When we found out I was pregnant...our world changed.  First, Sean didn't believe me.  He thought that just because the pregnancy test read positive immediately, we still had to wait the two minutes as directed.  So he paced our bedroom, test in hand, for two minutes before finally coming to his senses and realizing our lives would never be the same.  We had talked about marriage before the news, but decided that we would push the date up....I wanted the same last name on the birth certificate.  And we love each other...we knew we wanted to spend our lives together.  He proposed on Christmas Day...the most magical day of the year in my opinion.....and I gleefully accepted.  

On April 26, 2009, Paige Abigail was born.  After three days of failed labor induction, and a c-section, I held my miracle in my arms.  And I fell in love.  Again.  With my husband, who simply glowed with the love he had for our child, and with my daughter, who in the first three seconds of her life taught me that love can be so deep that you would lay down your life for someone else's.  Within instants I was prepared to do that for her.

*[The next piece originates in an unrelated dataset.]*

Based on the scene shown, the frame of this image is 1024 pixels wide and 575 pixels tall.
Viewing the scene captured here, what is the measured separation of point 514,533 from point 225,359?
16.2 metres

Fast forward 18 months.  I still find reasons to fall in love with my family over and over again each and every day.  From "Hi Mommy" every morning to my husband pulling me into his arms at night, I am surrounded with such a feeling over completeness and happiness that words fail me.  I cannot fully put in to words how fortunate I find myself.  How absolutely in love I am with my husband and daughter.  How much I wish I could accurately show them exactly what they mean to me.  They are my world.  My life.  And life is good.